The forecast shows a countywide revenue shortfall of $33 million for the 2022 budget, which the mayor submits in July for preliminar­y commission tax votes. The deficit grows to more than $100 million in 2023, and then higher after the county burns through about $55 million in unspent “carryover” cash from prior years.

That forecast assumes the county’s property values rising less than 2% by Jan. 1, about half the rate of growth predicted in the county’s pre-COVID forecasts and a slowdown from prior years. Should the real estate market perform better in the valuations calculated by the county’s office of the Property Appraiser, budget pressures would be less. Should values grow by less or even drop, the deficit would be worse.

Miami-Dade commission­ers don’t set the 2022 tax rates until the summer, but major decisions on county finances loom in the coming weeks. Levine Cava is weighing when to end free rides on county trains and buses, after 10 months of suspending fares as a way to keep passengers separated from drivers and slow the coronaviru­s spread.

WHEN WILL BUS AND METRORAIL FARES RETURN?

Originally scheduled to end Dec. 31, the Levine Cava administra­tion plans to extend the current 10month fare suspension through January as it prepares to ready the public for an end to the free rides, two sources said. The return of fare revenue would arrive as the half-percent sales tax that funds some transporta­tion expenses is starting to beat some county estimates of a steeper downturn. “It’s impacted, but not as much as was originally forecast,” Transporta­tion Director Alice Bravo said.

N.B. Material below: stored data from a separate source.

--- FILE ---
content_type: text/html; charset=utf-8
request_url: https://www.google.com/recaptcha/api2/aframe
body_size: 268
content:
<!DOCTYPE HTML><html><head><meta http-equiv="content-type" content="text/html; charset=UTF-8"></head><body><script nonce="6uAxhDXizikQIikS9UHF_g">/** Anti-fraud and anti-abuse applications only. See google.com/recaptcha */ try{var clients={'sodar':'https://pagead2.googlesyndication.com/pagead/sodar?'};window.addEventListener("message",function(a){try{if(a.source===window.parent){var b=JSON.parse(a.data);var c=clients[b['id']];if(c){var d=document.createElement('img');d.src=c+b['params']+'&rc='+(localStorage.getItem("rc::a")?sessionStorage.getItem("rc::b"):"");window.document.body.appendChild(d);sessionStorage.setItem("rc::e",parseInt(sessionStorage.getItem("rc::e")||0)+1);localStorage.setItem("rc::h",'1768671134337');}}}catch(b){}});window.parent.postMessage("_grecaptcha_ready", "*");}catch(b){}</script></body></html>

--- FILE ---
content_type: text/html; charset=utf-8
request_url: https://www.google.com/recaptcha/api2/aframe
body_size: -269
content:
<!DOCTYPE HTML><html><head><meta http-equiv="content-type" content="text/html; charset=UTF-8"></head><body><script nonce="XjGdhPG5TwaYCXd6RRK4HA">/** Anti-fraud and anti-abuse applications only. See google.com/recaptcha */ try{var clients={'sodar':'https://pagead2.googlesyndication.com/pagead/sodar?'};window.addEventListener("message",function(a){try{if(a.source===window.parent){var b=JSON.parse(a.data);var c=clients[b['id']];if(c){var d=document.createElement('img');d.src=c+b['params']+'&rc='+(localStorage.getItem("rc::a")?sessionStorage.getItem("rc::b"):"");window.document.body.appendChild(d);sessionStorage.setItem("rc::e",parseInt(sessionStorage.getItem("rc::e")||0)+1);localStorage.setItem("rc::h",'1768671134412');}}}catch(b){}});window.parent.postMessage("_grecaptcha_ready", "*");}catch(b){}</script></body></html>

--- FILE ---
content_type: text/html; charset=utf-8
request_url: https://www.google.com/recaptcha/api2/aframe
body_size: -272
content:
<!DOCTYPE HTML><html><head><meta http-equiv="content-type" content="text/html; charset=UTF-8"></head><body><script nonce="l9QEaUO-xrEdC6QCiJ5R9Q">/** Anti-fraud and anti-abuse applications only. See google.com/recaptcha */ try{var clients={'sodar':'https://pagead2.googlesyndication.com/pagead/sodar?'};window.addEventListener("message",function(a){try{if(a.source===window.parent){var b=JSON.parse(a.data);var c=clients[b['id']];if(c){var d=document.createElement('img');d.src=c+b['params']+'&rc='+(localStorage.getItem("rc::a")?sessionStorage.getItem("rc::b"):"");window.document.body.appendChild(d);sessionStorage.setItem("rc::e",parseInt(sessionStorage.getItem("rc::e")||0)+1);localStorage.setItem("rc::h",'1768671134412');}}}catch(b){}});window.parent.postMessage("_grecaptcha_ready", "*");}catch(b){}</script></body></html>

Commission­ers are pressing the Levine Cava administra­tion to extend the emergency food-delivery service for older residents that was costing $4 million a week during the summer surge in COVID infections. While administer­ed by Miami-Dade, the service uses federal dollars that expire Dec. 31.

The tab so far has been $153 million, according to a December report from the county’s chief finance officer, Ed Marquez. That’s mostly paid by the Federal Emergency Management Agency under a special COVID-19 program set to expire Dec. 31, with about $28 million allocated for senior meals from MiamiDade’s $474 million CARES Act allotment.

The CARES Act dollars are only eligible for 2020 expenses, and Marquez told commission­ers in his Dec. 7 memo that the county’s senior meal program cannot “be maintained into the new year without additional Federal funding...or the County accessing its emergency reserves” or taking from other department­al budgets.

On Thursday, Marquez said he thinks FEMA may let Miami-Dade continue with the program after Jan. 1 without the county having to cover the full costs. “FEMA has said they are open to extending until March,” he said.